Based on the recovered menu, Executive Chef Rousseau prepared an elegant affair for the guests who paid for the VIP treatment. The first-class guests enjoyed a multi-course meal consisting of options like oysters, soup, salmon, filet, squab, and dessert. Paired with wine and other offerings, it was the luxury expected considering the ticket cost. Even though this menu is from April 14, 1912, the offerings read like a dinner at one of today's celebrated restaurants. Given the long voyage, the four to five-hour dining event allowed guests to savor the luxurious experience, even though they did not expect that notes of a violin would be played as the ship sunk into the abyss. 

Are Titanic dinners a taste of history or stepping too far into the macabre?

While the James Cameron movie might appeal to the romantic, it is more than the film fanatic who is into doing a deep dive into the history and mystery surrounding the Titanic. Whether it is visiting the ship's last port, exploring museums with various artifacts, or even recreating elements of that final night, some people wonder if the interest might go a little too far. As Dana McCauley, co-author of the book "Last Dinner on the Titanic" told NPR, the intent flavors that taste of history.

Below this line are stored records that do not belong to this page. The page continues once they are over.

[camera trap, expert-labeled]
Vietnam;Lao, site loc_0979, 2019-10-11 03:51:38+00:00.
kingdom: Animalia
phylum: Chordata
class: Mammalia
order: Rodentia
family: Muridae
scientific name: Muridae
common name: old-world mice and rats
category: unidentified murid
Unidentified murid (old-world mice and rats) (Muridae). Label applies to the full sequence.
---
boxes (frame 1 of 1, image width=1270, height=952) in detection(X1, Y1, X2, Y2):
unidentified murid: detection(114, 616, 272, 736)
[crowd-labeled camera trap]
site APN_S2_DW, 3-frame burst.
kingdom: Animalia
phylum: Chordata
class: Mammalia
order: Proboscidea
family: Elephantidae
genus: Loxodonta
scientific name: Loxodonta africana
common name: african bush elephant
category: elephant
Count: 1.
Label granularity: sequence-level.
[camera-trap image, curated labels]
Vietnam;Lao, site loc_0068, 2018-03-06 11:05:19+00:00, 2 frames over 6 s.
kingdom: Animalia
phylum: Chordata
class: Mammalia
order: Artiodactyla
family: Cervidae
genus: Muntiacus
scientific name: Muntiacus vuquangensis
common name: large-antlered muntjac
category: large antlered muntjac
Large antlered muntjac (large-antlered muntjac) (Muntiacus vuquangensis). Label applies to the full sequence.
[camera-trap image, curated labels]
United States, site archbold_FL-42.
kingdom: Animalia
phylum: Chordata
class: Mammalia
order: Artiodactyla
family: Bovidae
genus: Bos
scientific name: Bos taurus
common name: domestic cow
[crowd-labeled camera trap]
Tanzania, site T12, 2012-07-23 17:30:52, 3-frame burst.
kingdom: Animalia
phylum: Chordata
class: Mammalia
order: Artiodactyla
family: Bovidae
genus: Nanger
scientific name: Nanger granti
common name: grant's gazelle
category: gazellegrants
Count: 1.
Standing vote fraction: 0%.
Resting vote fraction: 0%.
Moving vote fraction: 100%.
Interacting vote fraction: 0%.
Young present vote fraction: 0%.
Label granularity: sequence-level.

McCauley asserts food offers that glimpse into the past. Without getting into a time machine, recreating the dishes eaten at the final dinner can make people feel more connected to the event, the people, and era. Similar to how a particular dish or flavor can spark a personal memory, these Titanic recreations seek to make that greater connection. Although people can debate whether character dinner guests or other ambient details could be a little kitschy, the desire to sit at that table has not waned.